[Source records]
== == ==

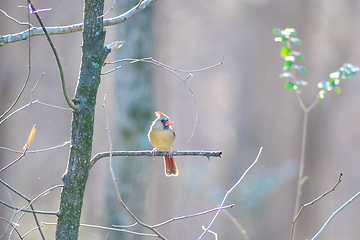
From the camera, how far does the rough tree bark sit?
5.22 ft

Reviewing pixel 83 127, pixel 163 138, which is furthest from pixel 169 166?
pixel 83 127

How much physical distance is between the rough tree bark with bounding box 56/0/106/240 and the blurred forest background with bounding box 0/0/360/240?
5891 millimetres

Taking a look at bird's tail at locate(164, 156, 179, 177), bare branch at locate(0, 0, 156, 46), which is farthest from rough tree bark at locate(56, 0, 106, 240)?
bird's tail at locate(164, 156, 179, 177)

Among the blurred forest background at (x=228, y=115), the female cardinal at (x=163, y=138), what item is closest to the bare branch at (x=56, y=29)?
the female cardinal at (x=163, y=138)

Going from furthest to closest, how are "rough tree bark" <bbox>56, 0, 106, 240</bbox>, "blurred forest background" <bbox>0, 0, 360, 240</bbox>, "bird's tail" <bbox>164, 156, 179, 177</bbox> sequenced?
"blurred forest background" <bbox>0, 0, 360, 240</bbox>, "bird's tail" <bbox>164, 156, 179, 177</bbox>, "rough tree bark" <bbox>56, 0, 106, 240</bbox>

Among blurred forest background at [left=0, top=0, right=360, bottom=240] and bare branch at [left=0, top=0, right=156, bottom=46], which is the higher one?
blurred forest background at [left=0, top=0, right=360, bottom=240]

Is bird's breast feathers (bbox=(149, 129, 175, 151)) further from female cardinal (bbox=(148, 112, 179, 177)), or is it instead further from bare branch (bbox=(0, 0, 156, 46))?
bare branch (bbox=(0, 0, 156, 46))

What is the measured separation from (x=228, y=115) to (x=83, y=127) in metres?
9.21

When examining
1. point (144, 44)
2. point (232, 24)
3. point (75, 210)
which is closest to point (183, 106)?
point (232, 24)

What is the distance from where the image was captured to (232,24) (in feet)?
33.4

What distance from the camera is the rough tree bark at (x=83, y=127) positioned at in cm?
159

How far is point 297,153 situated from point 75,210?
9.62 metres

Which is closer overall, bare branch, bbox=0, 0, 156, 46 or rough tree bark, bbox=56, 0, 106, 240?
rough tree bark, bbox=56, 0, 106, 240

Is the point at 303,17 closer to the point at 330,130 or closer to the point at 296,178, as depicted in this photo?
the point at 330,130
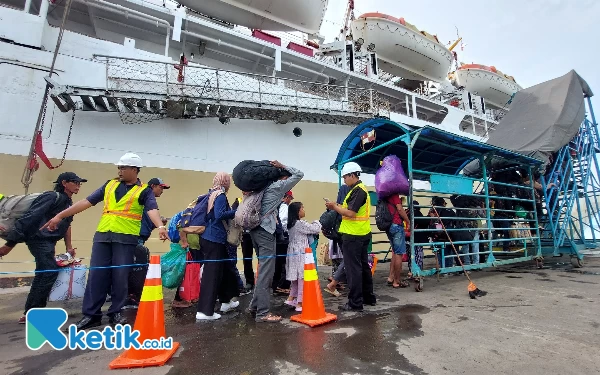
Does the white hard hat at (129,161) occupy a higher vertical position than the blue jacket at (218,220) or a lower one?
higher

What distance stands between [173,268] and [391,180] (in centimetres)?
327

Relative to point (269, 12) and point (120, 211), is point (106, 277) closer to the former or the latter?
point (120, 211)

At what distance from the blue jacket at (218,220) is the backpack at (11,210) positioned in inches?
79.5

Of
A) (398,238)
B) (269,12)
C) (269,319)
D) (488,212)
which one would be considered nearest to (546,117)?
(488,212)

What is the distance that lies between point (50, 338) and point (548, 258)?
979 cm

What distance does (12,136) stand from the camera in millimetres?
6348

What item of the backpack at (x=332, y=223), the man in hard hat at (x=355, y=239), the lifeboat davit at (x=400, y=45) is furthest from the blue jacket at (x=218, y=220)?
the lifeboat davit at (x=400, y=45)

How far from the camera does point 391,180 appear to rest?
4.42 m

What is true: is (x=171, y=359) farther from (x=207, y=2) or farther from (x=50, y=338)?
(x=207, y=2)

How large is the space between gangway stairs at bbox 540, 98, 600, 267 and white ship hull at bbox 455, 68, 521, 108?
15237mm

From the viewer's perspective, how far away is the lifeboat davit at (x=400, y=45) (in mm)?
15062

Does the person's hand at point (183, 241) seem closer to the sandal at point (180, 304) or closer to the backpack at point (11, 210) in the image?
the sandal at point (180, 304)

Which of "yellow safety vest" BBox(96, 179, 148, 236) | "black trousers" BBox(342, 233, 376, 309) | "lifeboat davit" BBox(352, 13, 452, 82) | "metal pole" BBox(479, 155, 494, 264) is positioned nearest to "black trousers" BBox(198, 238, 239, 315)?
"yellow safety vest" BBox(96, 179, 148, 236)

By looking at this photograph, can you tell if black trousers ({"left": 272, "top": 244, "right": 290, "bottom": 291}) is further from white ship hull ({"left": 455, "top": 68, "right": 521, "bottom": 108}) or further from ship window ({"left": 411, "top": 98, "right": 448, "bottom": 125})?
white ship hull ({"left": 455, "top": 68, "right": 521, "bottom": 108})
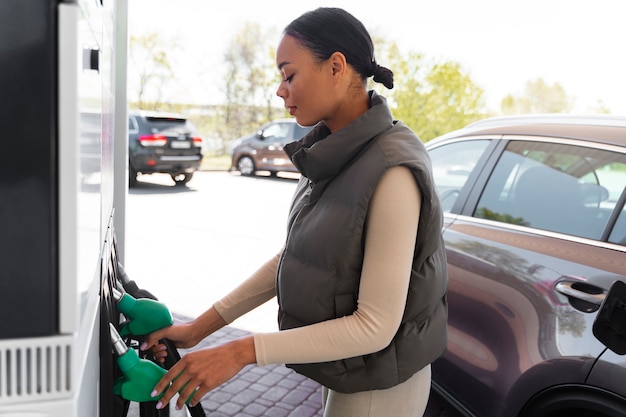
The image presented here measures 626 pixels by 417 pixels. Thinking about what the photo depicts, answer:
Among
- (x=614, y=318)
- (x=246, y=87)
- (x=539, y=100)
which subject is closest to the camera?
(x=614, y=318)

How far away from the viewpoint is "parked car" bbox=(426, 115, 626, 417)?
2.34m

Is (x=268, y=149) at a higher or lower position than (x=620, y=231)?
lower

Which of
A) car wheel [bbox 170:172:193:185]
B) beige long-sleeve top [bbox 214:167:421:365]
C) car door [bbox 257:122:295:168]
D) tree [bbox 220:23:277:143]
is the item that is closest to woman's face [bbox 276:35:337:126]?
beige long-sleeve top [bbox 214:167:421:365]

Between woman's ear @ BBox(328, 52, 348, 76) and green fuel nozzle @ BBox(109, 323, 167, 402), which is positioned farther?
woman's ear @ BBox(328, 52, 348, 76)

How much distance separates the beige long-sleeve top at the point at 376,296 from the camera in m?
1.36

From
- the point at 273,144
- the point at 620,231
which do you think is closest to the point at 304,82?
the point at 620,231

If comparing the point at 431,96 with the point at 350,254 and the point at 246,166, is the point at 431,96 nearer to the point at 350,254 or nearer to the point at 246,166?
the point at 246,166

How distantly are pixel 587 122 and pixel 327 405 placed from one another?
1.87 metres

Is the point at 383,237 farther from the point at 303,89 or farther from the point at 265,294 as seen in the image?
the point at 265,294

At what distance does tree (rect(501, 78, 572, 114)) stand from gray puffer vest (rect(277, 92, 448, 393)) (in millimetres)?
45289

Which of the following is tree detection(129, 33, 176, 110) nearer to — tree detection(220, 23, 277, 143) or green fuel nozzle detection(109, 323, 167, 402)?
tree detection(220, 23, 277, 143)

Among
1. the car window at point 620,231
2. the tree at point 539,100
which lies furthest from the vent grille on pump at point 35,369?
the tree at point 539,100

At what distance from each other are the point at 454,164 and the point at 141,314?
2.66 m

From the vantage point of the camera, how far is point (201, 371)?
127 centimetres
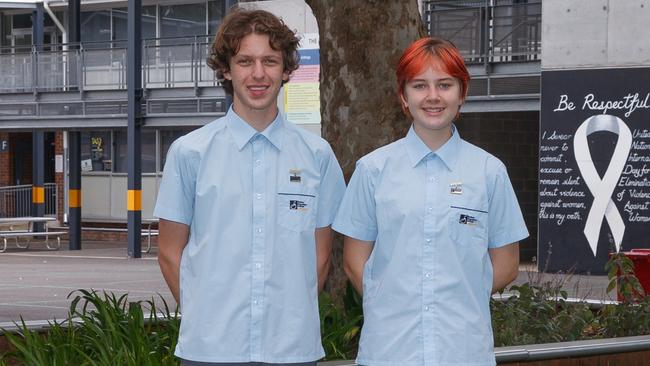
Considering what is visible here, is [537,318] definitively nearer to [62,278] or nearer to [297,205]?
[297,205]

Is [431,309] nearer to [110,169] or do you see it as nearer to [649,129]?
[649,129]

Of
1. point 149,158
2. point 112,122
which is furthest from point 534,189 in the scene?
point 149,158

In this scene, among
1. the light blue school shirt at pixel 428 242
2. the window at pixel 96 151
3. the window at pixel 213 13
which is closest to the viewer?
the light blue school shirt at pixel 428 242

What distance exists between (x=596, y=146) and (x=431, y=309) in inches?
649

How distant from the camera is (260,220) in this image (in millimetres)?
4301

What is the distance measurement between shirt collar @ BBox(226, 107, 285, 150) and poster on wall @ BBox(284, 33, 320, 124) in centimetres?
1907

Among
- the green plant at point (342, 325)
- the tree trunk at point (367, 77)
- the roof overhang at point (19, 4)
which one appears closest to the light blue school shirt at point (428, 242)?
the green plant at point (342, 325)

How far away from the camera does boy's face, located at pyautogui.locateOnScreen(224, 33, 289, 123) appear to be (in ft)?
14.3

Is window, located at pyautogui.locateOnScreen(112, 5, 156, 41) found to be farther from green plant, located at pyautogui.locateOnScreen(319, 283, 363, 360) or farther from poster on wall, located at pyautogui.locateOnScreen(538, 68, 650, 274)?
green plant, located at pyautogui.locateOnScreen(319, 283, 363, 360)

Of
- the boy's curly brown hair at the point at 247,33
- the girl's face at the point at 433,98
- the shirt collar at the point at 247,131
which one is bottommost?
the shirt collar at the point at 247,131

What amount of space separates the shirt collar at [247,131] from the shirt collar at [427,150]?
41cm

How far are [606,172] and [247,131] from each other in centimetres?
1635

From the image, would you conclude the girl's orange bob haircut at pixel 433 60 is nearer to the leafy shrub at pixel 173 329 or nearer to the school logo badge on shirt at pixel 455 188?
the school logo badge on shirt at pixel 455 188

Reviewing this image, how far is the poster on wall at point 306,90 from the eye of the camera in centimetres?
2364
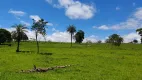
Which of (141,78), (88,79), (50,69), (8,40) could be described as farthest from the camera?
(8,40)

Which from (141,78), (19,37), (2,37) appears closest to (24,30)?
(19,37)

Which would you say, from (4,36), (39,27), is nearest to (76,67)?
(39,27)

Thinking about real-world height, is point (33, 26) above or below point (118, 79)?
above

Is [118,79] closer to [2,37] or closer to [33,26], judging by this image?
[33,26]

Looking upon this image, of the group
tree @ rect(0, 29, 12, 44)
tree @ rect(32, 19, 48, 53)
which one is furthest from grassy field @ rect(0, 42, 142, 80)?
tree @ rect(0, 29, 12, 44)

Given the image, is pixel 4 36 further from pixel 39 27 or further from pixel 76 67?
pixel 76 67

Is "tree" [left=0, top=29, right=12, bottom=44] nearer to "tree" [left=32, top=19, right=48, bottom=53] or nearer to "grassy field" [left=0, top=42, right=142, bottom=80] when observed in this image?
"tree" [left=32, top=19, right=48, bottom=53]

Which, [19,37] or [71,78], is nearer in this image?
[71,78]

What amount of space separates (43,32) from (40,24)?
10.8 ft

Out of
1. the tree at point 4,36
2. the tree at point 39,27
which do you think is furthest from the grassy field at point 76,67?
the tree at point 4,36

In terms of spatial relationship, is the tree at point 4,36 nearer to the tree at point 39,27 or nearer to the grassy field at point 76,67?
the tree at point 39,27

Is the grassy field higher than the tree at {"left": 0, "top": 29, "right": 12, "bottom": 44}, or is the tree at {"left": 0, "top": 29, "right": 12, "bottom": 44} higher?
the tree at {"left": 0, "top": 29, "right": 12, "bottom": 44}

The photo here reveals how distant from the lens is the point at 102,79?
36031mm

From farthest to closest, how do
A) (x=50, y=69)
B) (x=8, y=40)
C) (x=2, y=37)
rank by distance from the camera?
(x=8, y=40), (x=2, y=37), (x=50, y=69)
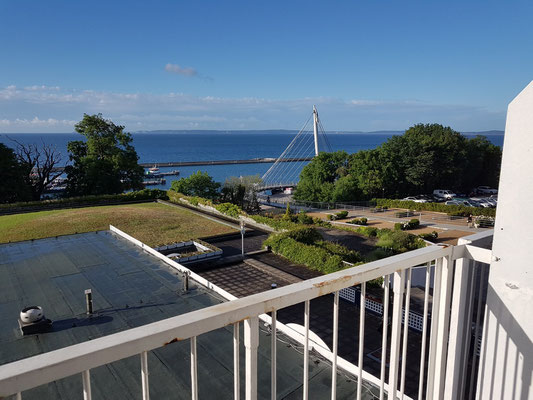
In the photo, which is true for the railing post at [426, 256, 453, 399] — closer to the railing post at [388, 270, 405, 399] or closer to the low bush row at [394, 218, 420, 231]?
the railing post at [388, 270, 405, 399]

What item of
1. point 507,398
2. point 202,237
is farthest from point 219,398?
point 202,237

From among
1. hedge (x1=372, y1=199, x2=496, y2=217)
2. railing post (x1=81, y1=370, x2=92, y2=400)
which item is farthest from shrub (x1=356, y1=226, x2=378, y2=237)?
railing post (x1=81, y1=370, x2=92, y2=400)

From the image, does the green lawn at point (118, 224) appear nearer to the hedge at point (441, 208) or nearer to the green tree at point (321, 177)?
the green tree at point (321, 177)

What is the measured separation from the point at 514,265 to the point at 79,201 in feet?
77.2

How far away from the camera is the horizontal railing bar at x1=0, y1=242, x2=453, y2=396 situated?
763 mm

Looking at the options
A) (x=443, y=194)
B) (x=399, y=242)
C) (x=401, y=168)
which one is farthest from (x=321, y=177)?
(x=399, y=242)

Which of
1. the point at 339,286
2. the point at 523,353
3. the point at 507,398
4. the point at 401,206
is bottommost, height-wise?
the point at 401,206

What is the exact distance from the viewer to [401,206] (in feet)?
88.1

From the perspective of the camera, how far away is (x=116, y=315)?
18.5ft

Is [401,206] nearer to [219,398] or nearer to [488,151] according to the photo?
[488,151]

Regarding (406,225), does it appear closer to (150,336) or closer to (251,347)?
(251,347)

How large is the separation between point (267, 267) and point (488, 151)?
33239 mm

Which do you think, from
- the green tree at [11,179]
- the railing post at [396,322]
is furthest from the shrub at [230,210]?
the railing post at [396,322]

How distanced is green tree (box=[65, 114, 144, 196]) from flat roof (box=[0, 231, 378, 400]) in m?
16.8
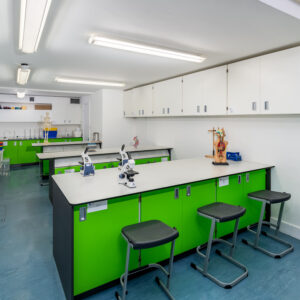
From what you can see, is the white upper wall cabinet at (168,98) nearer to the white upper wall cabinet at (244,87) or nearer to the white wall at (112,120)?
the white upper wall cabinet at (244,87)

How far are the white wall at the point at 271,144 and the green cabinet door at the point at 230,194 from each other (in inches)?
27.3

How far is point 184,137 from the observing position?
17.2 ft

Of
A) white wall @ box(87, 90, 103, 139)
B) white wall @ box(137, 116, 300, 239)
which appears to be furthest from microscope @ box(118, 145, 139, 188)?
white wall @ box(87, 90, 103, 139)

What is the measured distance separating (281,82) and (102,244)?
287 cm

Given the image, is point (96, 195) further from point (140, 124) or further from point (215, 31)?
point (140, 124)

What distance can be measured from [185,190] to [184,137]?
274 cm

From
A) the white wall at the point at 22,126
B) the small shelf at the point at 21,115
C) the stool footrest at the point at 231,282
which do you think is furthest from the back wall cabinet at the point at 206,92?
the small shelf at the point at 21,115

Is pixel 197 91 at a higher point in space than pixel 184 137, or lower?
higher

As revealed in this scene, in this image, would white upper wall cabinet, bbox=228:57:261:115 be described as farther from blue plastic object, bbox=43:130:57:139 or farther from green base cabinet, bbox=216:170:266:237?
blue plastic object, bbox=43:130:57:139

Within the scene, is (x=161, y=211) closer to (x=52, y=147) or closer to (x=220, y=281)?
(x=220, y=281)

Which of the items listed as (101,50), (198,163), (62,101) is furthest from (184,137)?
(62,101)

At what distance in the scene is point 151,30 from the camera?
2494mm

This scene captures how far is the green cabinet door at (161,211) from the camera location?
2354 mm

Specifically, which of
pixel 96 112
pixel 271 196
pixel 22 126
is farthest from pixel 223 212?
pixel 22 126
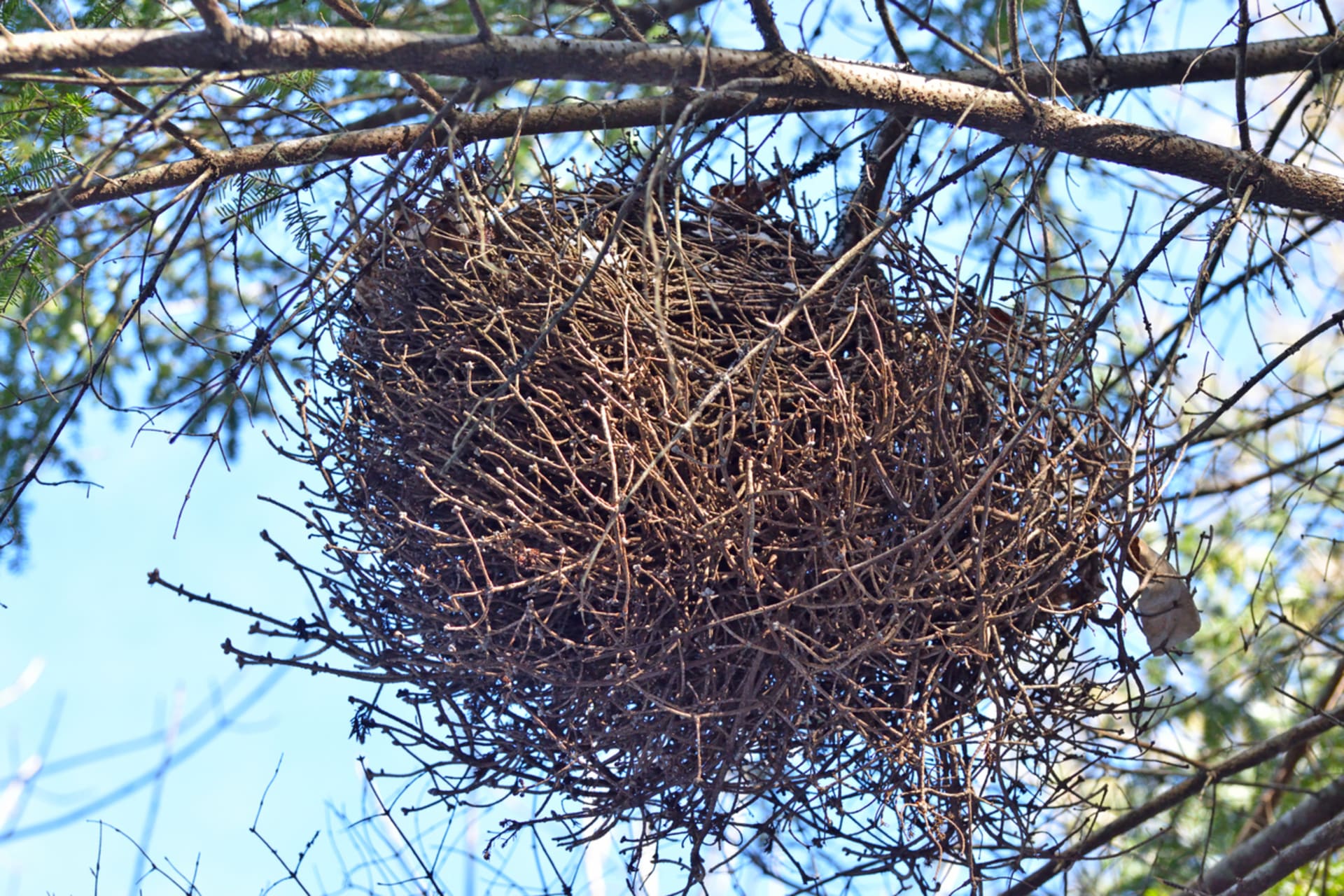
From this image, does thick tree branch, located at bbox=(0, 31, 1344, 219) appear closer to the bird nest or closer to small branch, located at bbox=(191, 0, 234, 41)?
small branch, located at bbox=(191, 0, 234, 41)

== == ==

[To do] Skip the pictures and write out exactly the lines from the line containing "How far is point 184,137" through the end of the listing above.

[Answer to the task]
How far is point 184,137 from the observing position?
17.2 ft

Of
A) white wall @ box(87, 90, 103, 139)
B) white wall @ box(137, 116, 300, 239)
which appears to be furthest from microscope @ box(118, 145, 139, 188)?
white wall @ box(87, 90, 103, 139)

What is the measured distance separating (281,82) and (102,244)?
287 cm

Given the image, is point (96, 195) further from point (140, 124) or further from point (215, 31)?
point (140, 124)

What distance can be measured from [185,190] to [184,137]?
274 cm

From
A) the white wall at the point at 22,126
B) the small shelf at the point at 21,115
C) the stool footrest at the point at 231,282
which do you think is furthest from the back wall cabinet at the point at 206,92?
the small shelf at the point at 21,115

Is pixel 197 91 at a higher point in space than pixel 184 137, or lower?
higher

As revealed in this scene, in this image, would white upper wall cabinet, bbox=228:57:261:115 be described as farther from blue plastic object, bbox=43:130:57:139 or farther from green base cabinet, bbox=216:170:266:237?
blue plastic object, bbox=43:130:57:139

Within the scene, is (x=161, y=211) closer to (x=52, y=147) or closer to (x=220, y=281)?
(x=220, y=281)

Which of the items listed as (101,50), (198,163), (62,101) is furthest from (184,137)?
(62,101)

At what distance in the scene is point 151,30 from the camera?
2494mm

This scene captures how far is the green cabinet door at (161,211) from the camera location?
2354 mm

Specifically, which of
pixel 96 112
pixel 271 196
pixel 22 126
is farthest from pixel 223 212?
pixel 22 126
From this image, does thick tree branch, located at bbox=(0, 31, 1344, 219) appear closer to the bird nest or closer to small branch, located at bbox=(191, 0, 234, 41)?
small branch, located at bbox=(191, 0, 234, 41)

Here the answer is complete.